Return to Black Mesa

Return to Black Mesa

When I was a kid I owned Half Life for three hours. It’s by no coincidence this timeframe aligns with how long it’d take for my soft plump legs to carry me back and forth from the shop where I’d feverishly fondle those boxes of potential glee, pluck a few of the best from their nest, hold them to my chest so as others could not grasp the games I’d graced with esteemed paw-marks, lengthily consider and ultimately identify the finest of the few, install the game and whimper and shiver and tell Mum I needed to go back to town and would she hold me please. Yesterday, Mythrilfan – he of RPS chat fame – bought me Half Life as a ‘gift’. This is no gift, this is the Day of Reckoning. I shall confront it head-on.
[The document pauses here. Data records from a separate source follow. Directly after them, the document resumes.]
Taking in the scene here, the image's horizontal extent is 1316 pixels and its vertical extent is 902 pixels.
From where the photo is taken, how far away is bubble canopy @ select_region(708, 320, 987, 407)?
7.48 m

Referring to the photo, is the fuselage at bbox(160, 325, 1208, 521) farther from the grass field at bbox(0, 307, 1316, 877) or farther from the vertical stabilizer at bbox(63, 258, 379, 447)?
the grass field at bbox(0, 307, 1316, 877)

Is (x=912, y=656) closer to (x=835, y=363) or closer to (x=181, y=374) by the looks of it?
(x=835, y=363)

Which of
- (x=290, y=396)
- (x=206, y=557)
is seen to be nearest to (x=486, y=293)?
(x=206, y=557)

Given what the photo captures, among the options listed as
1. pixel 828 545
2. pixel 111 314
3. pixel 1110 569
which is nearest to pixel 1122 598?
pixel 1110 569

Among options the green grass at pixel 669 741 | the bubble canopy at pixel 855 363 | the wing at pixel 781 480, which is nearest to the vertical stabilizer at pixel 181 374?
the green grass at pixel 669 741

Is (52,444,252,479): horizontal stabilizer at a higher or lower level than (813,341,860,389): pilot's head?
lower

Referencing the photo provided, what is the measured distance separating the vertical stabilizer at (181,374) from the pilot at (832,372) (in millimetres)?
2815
This time there’ll be no returning the game with excuses of an installer crash and maybe the disc is damaged and hoping for a refund or at least some store credit. Ten years have passed since that day, thought it haunts me still. I am now a man – I’ve changed a pillow case, I’ve contacted the telephone company about a bit of static on the line, I’ve hoovered – I’m ready for this.

The game opens by welding me to rails, yet I’m reminded of my fate by Sector C’s airlocks, which speak to me with a screeching steel statement as the monstrosities let out their last gasp and seal me within their sarcophagus. This is all too familiar. I wish I was home. I watch industry in motion, observe machinery routinely fulfilling its role; the scripted have no utility for digression. I ponder if the yellow robot has noticed the monorail’s passage and shares a similar musing on my place in life. A barney escorts me to ground-zero’s foyer; after a decade of this job, he looks decidedly inhuman. He tells me we should catch up for a beer later. If I find my friend’s humanity lacking, what hope do I have to empathise with my monstrously metamorphosed foe?

My inner soundtrack does nothing to calm my nerves. The omnipresent DJ composes a cacophony of tension and blades, bringing my taut psyche to breaking-point. I sit on a changing-room bench in a futile attempt to calm my breathing and see sense – lunging for Zen only brings Xen within reach. My cold, pale body now tightly ensnared by the Hazard Suit, I feel ever more inadequate in contrast to its power. Somebody else should have received this gift, someone who’d suffer this disaster with a smile.

Outside the test chamber I meet men who’re blinded to the risk by myopia of greed and prestiege. I see knighthood in the balding one’s eyes. I want to inform him that honour is reserved for rugby players and game show hosts but I can’t summon the words. The ladder is tackled and the source of my depression begs to be depressed itself. I pressed this button when I was twelve and discovered only incompetence and incontinence. There’s a moment’s hesitation then the process is engaged. The PC whirs to a stop. I never thought I’d see a resonance cascade, let alone escape one.